3. La solicitud deberá ir acompañada de los documentos que se determinen en las normas de desarrollo de la presente ley. Asimismo, las personas solicitantes podrán acompañar cuanta documentación estimen conveniente para precisar o completar los datos de la solicitud, la cual deberá ser admitida y tenida en cuenta por el órgano al que se dirijan.»

Ocho. Se modifica el apartado 6 del artículo 12 y se le añade un nuevo apartado 7 en los siguientes términos:

«6. Las administraciones municipales remitirán el expediente completo, que incluirá la solicitud y la documentación prevista en la presente ley y en el reglamento de desarrollo, así como cualquier otro documento que fuese preciso para aclarar el sentido de la resolución que proceda, a la consejería competente en materia de servicios sociales de la Administración de la Comunidad Autónoma de Canarias, en el plazo máximo de dos meses desde la fecha de presentación de aquella, a efectos de su valoración y posterior resolución por la misma y siempre que la persona solicitante a título propio o a requerimiento de la administración aporte toda la documentación en el tiempo hábil.

Regirá este plazo aun cuando el procedimiento hubiese quedado interrumpido por causa imputable al solicitante, en cuyo caso, se enviará con el expediente el documento acreditativo de la advertencia a la persona interesada efectuada por la administración municipal de que transcurridos un plazo máximo de quince días desde su paralización se le tendrá por desistido de su petición, de acuerdo con lo previsto en el artículo 71.1 de la Ley 30/1992, de 26 de noviembre, de Régimen Jurídico de las Administraciones Públicas y del Procedimiento Administrativo Común.
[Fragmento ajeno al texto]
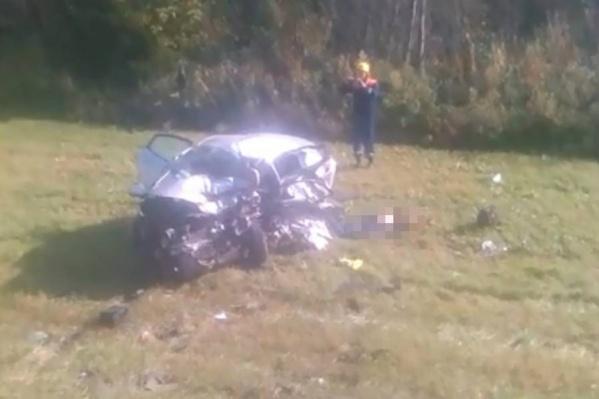 Машина разбилась всмятку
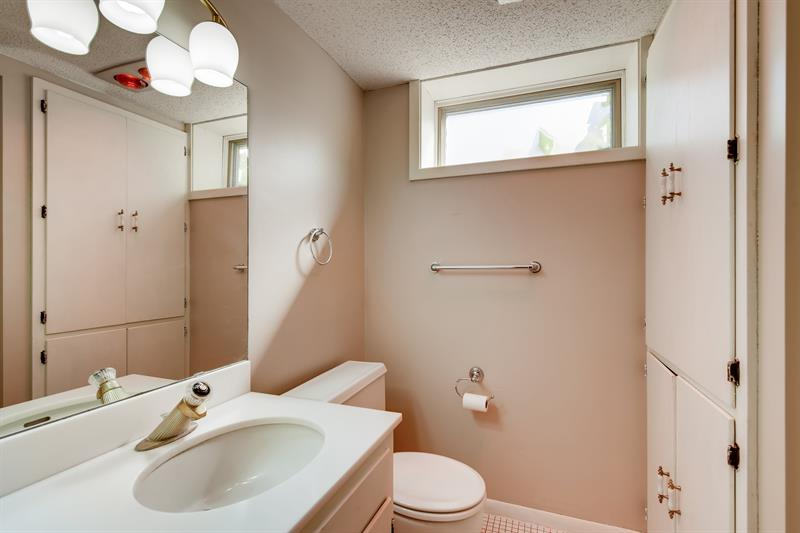 Photo of 645 Windemere Curve North, Plymouth, MN 55441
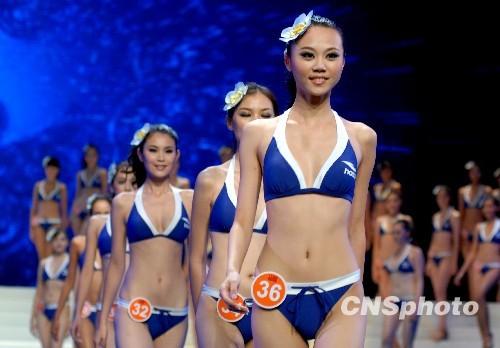 亚洲 选手/2009年7月24日晚,各国佳丽T台展示美妙身姿。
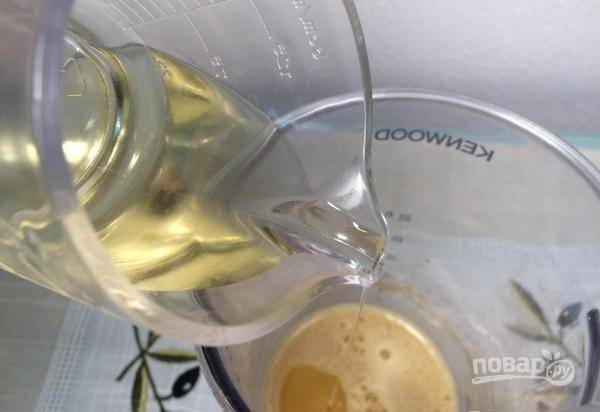 Потом аккуратно влейте растительное масло, постоянно мешая. В конце добавьте лимонный сок. Ещё раз перемешайте соус.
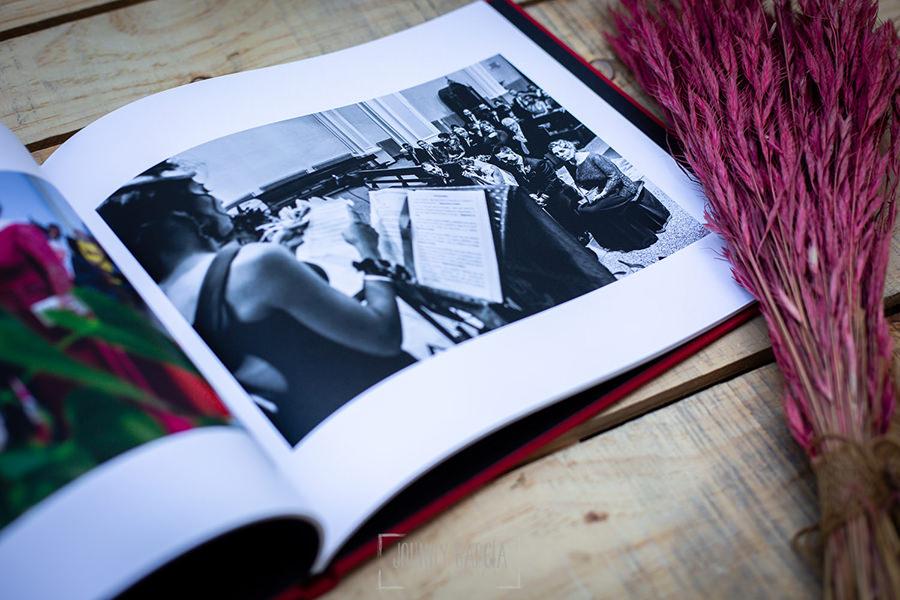 Libro de boda serie editorial en rojo con los nombres de la pareja grabado en láser con el nombre de los novios grabados en oro, detalle interior.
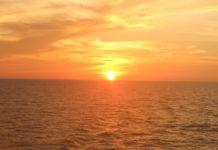 【特集】クルーズ旅行の醍醐味。海に昇る日の出と、海に沈む日の入りの瞬間を見よう!
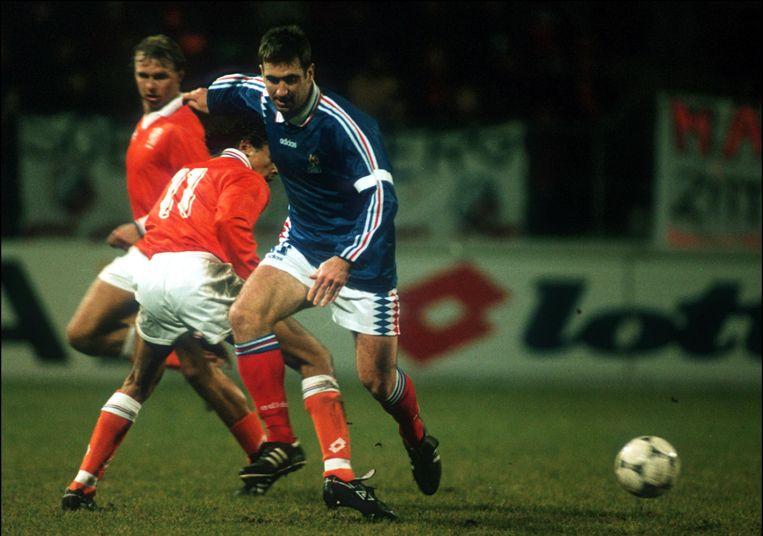 Éric Cantona in een interland tegen Nederland (1995), enkele maanden voor zijn schorsing.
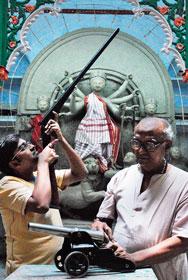 পুজোর অনুষঙ্গ। নরসিংহচন্দ্র দাঁয়ের বাড়ি।  ছবি: শুভাশিস ভট্টাচার্য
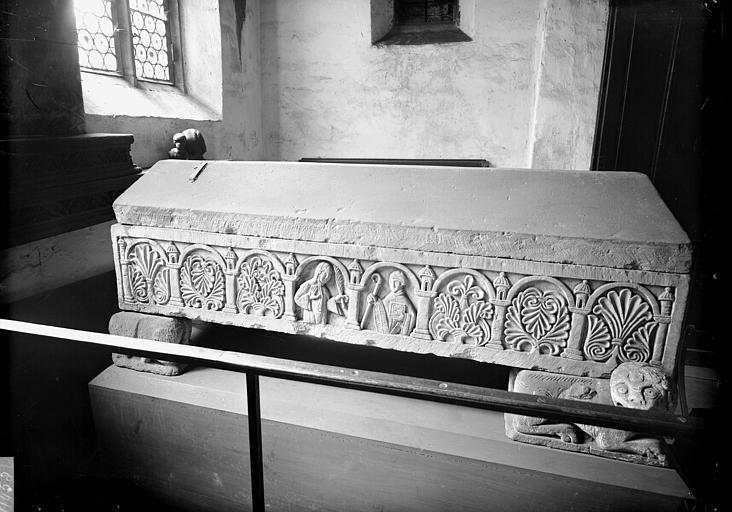 Tombeau de l'évêque Adeloch, fondateur de l'Eglise Saint-Thomas en 830 (face postérieure)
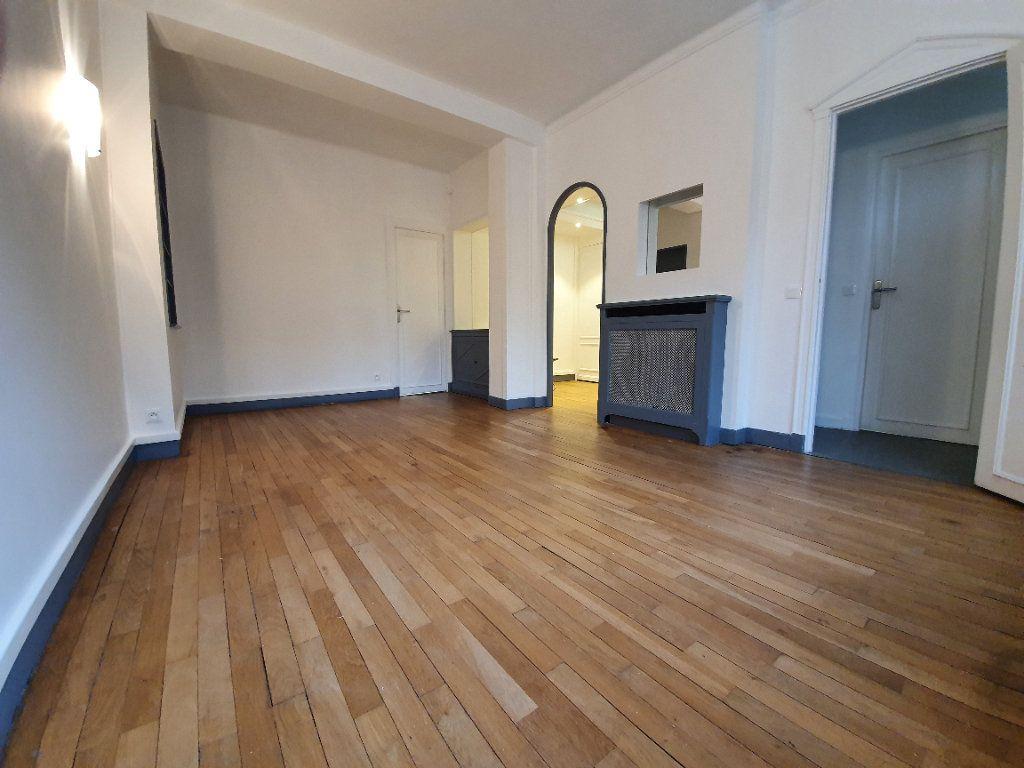 Appartement à louer 1 40.15m2 à Boulogne-Billancourt vignette-1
No se entenderá por causa imputable al solicitante el retraso en la expedición de certificados por administraciones públicas u organismos que resulten necesarios para acreditar cualquier extremo del procedimiento, y ello siempre y cuando el solicitante acredite haber cursado la solicitud del mismo o la cita previa para darle curso a la misma.

7. La recepción, valoración y resolución del procedimiento para la obtención de la Prestación Canaria de Inserción se realizará a través de una aplicación informática que permita a los ayuntamientos y al centro directivo competente en su tramitación la gestión electrónica compartida de los expedientes.»

Nueve. Se modifica el artículo 13, que queda como sigue:

«Artículo 13. Valoración y resolución del expediente.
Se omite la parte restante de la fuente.